What you need to do: Copy the entries word for word, starting at the line that contains "Out of (83,51)" and continuing through the last of the entries.

Records provided:
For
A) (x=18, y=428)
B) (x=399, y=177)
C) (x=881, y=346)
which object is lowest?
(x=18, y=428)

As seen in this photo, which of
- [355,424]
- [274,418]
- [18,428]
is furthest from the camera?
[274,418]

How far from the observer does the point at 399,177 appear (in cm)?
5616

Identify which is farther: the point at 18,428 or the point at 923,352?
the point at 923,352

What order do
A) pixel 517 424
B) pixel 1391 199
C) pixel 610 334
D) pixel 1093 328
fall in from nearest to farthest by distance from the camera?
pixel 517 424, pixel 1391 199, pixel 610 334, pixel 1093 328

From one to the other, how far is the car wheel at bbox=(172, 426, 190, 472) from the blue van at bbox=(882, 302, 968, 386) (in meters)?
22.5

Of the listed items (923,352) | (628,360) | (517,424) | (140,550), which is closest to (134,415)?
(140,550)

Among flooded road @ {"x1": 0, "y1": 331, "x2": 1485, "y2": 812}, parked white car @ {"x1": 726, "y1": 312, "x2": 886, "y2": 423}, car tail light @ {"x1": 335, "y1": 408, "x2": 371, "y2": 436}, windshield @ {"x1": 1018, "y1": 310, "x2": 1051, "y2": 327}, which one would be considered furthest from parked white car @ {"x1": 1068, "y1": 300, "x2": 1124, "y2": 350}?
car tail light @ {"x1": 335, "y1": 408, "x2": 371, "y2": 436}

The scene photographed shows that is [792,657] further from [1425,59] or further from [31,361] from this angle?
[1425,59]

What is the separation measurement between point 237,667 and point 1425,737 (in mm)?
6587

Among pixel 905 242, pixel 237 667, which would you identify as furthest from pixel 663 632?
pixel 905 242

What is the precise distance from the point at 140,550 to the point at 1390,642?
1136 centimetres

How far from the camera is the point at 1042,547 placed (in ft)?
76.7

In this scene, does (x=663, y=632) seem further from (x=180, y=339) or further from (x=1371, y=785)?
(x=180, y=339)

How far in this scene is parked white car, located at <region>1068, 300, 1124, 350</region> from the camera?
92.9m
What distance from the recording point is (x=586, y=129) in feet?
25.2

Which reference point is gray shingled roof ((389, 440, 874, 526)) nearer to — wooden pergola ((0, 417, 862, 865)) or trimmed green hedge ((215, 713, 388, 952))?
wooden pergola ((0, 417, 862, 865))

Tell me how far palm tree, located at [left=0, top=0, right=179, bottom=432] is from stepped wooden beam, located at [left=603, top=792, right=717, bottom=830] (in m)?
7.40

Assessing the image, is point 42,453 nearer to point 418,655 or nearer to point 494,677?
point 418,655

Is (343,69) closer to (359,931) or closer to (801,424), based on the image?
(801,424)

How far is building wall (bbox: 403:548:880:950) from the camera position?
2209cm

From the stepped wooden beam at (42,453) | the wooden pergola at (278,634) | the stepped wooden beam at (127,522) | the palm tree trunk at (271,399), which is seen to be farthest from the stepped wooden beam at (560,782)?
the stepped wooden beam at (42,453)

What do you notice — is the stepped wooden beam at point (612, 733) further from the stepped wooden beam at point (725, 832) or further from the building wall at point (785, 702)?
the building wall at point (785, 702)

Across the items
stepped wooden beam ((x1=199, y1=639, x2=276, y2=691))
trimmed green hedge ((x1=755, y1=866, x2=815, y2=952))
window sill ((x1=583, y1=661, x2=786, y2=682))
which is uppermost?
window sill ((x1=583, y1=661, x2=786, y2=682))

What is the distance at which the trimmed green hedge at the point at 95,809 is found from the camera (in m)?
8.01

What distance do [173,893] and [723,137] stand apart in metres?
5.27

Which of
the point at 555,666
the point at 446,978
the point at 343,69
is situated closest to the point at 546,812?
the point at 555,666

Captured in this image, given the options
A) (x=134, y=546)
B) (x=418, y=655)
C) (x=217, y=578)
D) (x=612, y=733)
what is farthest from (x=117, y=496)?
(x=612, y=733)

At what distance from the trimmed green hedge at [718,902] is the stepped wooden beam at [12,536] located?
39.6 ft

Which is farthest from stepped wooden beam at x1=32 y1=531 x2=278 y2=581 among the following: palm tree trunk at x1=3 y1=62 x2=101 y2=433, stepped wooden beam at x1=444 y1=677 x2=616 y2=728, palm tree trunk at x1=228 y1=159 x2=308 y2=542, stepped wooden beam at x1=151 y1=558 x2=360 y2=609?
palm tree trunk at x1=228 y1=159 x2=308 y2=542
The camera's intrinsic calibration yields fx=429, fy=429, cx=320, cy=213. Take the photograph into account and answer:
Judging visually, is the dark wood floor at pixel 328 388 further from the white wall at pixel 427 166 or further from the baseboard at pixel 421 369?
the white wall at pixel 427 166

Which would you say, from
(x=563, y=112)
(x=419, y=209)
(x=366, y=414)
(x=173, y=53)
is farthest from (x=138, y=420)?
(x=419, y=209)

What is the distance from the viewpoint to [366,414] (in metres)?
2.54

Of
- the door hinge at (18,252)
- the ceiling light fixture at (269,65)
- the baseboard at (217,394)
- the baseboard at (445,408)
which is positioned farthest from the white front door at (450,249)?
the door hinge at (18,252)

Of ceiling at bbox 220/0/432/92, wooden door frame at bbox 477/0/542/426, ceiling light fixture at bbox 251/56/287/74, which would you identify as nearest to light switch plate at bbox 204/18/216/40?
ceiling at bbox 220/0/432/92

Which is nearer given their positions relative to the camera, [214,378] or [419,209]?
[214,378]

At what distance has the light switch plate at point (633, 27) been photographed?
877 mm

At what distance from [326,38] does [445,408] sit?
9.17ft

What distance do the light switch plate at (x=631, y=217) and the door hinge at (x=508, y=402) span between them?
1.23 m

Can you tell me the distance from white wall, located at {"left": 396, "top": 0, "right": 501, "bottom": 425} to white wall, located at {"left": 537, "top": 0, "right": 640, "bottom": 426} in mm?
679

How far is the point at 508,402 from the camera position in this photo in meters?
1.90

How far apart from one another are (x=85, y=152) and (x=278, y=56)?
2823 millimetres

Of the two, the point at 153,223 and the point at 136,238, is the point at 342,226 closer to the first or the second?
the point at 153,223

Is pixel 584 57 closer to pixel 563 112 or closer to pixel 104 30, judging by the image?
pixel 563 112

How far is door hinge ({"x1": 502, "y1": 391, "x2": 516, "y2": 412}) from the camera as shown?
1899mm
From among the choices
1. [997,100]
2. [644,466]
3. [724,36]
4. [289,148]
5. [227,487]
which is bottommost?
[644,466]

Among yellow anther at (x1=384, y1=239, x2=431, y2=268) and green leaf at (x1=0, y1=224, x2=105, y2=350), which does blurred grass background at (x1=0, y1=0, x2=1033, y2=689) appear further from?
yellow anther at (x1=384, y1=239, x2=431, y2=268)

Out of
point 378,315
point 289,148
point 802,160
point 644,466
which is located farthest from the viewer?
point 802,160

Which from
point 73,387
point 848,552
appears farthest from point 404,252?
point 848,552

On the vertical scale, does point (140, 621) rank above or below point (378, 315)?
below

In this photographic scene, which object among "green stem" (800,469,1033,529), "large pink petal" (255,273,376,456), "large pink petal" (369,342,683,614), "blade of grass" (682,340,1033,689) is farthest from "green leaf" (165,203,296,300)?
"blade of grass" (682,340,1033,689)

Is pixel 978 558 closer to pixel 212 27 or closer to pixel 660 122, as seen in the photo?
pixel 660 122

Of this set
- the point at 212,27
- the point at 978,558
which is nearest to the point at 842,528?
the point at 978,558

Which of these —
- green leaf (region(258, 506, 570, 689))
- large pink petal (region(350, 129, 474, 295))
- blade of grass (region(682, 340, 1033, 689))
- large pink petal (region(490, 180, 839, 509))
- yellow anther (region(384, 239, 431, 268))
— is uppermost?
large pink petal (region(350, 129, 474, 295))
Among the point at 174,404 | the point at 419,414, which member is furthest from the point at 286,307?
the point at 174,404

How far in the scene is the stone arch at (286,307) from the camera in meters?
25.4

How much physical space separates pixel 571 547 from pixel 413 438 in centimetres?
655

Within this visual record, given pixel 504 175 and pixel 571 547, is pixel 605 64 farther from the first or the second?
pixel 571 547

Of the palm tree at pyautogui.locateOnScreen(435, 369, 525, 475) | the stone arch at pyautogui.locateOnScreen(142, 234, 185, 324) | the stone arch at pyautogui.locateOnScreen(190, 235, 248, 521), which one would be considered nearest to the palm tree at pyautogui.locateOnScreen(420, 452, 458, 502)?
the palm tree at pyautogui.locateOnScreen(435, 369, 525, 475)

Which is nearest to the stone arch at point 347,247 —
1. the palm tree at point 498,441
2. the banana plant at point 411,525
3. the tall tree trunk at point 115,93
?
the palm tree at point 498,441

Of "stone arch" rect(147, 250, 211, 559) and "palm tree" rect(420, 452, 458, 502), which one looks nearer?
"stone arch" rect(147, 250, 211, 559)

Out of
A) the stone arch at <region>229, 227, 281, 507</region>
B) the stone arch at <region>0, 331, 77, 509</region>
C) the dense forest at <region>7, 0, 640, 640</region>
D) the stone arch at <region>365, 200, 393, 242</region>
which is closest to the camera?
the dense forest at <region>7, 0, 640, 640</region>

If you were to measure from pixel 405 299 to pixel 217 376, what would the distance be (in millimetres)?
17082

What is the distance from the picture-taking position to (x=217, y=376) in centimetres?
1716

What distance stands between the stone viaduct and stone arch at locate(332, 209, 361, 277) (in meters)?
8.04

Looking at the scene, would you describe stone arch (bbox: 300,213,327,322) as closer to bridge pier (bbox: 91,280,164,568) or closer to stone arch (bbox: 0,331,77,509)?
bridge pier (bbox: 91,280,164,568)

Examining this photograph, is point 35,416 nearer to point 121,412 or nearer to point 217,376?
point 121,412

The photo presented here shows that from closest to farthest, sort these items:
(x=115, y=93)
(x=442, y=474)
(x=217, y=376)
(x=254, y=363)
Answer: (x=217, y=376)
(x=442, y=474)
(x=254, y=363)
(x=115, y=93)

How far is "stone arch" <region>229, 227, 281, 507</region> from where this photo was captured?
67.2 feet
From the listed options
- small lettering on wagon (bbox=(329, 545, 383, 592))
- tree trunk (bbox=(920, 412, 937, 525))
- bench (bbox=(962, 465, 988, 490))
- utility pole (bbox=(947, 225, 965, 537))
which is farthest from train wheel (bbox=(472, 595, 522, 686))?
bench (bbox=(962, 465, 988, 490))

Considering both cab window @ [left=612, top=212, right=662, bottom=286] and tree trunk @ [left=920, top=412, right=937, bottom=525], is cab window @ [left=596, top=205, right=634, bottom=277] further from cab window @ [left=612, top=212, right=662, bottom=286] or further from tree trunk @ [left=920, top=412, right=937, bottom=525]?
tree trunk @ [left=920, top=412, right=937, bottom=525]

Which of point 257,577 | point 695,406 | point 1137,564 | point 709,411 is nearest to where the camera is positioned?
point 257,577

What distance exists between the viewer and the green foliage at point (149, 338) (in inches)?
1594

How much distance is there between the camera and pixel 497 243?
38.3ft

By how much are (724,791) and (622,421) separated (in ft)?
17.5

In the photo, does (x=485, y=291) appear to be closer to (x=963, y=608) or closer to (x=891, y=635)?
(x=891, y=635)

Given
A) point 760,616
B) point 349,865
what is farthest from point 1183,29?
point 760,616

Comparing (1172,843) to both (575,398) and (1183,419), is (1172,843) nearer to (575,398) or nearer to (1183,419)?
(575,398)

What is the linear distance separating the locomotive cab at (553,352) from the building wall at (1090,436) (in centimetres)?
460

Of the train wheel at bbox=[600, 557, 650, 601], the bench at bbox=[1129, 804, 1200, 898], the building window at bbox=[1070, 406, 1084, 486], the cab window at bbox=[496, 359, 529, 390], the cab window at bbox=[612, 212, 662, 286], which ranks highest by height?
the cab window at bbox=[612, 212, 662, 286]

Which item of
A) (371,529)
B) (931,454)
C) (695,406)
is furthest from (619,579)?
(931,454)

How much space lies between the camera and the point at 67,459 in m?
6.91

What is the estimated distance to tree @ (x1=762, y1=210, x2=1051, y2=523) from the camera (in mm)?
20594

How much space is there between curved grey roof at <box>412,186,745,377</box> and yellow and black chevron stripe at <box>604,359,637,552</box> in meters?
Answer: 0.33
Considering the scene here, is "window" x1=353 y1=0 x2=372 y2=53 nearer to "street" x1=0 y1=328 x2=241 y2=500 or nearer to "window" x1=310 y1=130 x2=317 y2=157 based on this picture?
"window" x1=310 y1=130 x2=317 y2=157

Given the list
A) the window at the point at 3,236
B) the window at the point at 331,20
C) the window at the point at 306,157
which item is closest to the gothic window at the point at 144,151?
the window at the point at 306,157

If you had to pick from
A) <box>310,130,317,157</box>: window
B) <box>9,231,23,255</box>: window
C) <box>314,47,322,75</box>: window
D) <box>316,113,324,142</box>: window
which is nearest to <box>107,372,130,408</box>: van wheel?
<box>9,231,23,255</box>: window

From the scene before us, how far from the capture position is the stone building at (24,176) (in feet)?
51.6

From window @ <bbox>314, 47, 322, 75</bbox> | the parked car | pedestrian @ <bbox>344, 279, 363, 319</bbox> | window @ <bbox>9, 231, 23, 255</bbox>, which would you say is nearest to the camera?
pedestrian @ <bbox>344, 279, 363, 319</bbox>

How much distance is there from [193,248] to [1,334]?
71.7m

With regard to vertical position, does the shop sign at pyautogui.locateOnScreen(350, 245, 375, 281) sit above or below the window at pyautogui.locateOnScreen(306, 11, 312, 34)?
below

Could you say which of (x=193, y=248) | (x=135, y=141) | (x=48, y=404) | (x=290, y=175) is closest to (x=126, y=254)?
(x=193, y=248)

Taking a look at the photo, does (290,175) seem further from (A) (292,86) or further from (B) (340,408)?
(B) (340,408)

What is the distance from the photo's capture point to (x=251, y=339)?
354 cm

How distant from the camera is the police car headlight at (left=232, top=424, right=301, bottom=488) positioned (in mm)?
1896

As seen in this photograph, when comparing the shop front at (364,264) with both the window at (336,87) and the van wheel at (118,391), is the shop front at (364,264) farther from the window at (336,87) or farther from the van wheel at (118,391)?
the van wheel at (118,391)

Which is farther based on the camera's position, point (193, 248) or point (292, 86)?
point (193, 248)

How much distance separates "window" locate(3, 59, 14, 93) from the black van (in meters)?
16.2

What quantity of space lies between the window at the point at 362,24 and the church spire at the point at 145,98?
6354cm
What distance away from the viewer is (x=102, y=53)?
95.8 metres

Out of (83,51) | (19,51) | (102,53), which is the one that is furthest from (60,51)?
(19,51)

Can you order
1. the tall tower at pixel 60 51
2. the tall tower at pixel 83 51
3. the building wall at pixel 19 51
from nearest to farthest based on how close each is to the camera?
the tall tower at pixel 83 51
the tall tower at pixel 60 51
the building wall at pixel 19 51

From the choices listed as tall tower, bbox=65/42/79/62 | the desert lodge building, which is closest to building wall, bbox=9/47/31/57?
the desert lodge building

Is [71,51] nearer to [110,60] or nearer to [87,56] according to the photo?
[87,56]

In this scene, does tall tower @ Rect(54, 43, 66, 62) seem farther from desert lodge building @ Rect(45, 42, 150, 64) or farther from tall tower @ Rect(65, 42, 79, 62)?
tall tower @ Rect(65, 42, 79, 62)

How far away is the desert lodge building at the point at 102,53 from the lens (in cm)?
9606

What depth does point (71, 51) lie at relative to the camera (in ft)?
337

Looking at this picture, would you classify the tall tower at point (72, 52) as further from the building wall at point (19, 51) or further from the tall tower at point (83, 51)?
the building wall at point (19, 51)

Complete output:
Out of (83,51) | (19,51) | (102,53), which is the one that is furthest from (60,51)?
(19,51)

Can you order
1. the tall tower at pixel 60 51
2. the tall tower at pixel 83 51
3. the building wall at pixel 19 51
from nearest to farthest based on how close each is to the camera?
the tall tower at pixel 83 51
the tall tower at pixel 60 51
the building wall at pixel 19 51

From the choices listed as tall tower, bbox=65/42/79/62 | the desert lodge building, which is closest to building wall, bbox=9/47/31/57?
the desert lodge building

Is [71,51] nearer to [110,60] or nearer to [87,56] according to the photo?
[87,56]

In this scene, does tall tower @ Rect(54, 43, 66, 62) seem farther from desert lodge building @ Rect(45, 42, 150, 64) or farther from tall tower @ Rect(65, 42, 79, 62)?
tall tower @ Rect(65, 42, 79, 62)

How far away is the desert lodge building at the point at 102,53 from the lens (in cm)?
9606

What depth does point (71, 51) lie at relative to the camera (in ft)?
337

Looking at this picture, would you classify the tall tower at point (72, 52) as further from the building wall at point (19, 51) or further from the tall tower at point (83, 51)?
the building wall at point (19, 51)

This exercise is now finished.